Seattle Mariners – No. 23
- Pitcher
- Born: June 5, 2001 (age 24) Ann Arbor, Michigan, U.S.
- Bats: RightThrows: Right

MLB debut
- April 27, 2025, for the Seattle Mariners

MLB statistics (through 2025 season)
- Win–loss record: 6–5
- Earned run average: 4.32
- Strikeouts: 59
- Stats at Baseball Reference

Teams
- Seattle Mariners (2025);

= Logan Evans (baseball) =

American baseball player (born 2001)

Logan Michael Evans (born June 5, 2001) is an American professional baseball pitcher for the Seattle Mariners of Major League Baseball (MLB). He made his MLB debut in 2025.

==Career==
Evans attended Saline High School in Saline, Michigan. He played college baseball for the Penn State Nittany Lions for two years before transferring to the Pittsburgh Panthers, where he also played for two years. In 2023, he played collegiate summer baseball with the Bourne Braves of the Cape Cod Baseball League.

The Seattle Mariners selected Evans in the 12th round of the 2023 Major League Baseball draft. He spent his first professional season with the rookie-level Arizona Complex League Mariners and Single-A Modesto Nuts. He played for the Double-A Arkansas Travelers in 2024.
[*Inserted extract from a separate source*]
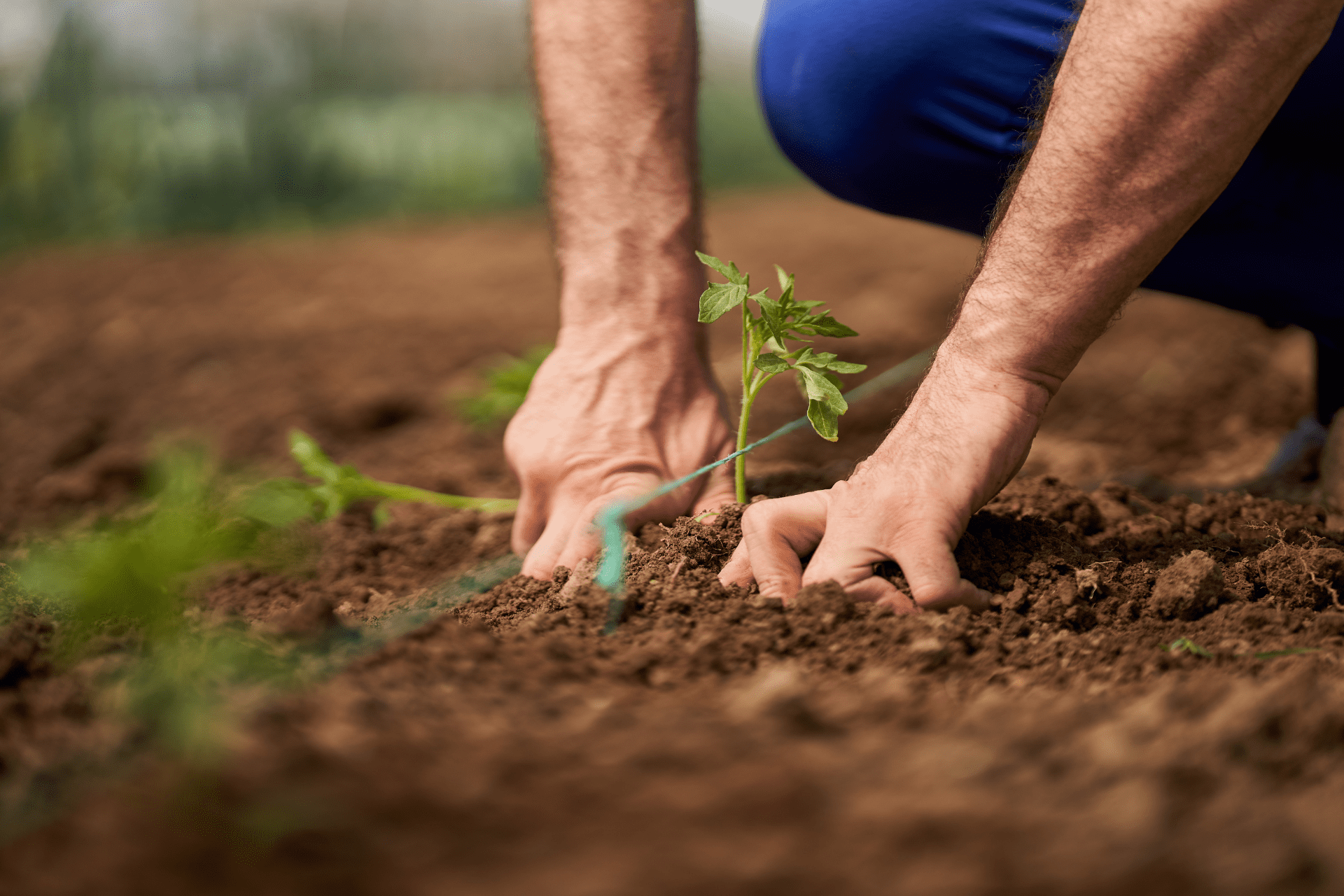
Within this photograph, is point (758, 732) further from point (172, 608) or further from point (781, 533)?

Evans was assigned to the Triple-A Tacoma Rainiers to begin the 2025 season, posting a 3.86 ERA with 23 strikeouts over five starts. On April 27, Evans was selected to the 40-man roster and promoted to the major leagues for the first time. In his debut that afternoon against the Miami Marlins, Evans earned the win, tossing five innings and allowing two runs with three strikeouts. He made 16 appearances (15 starts) for Seattle during his rookie season, with a 6–5 record, 4.32 ERA, and 59 strikeouts across 81 1/3 innings pitched. Evans wears contact lens as well as non-prescription glasses when he pitches, saying the glasses help protect him and that he has twice been hit in the head by a batted ball.

On January 23, 2026, Evans underwent internal brace elbow surgery to repair his ulnar collateral ligament, ruling him out for the 2026 season. He went on the 60-day injured list in February.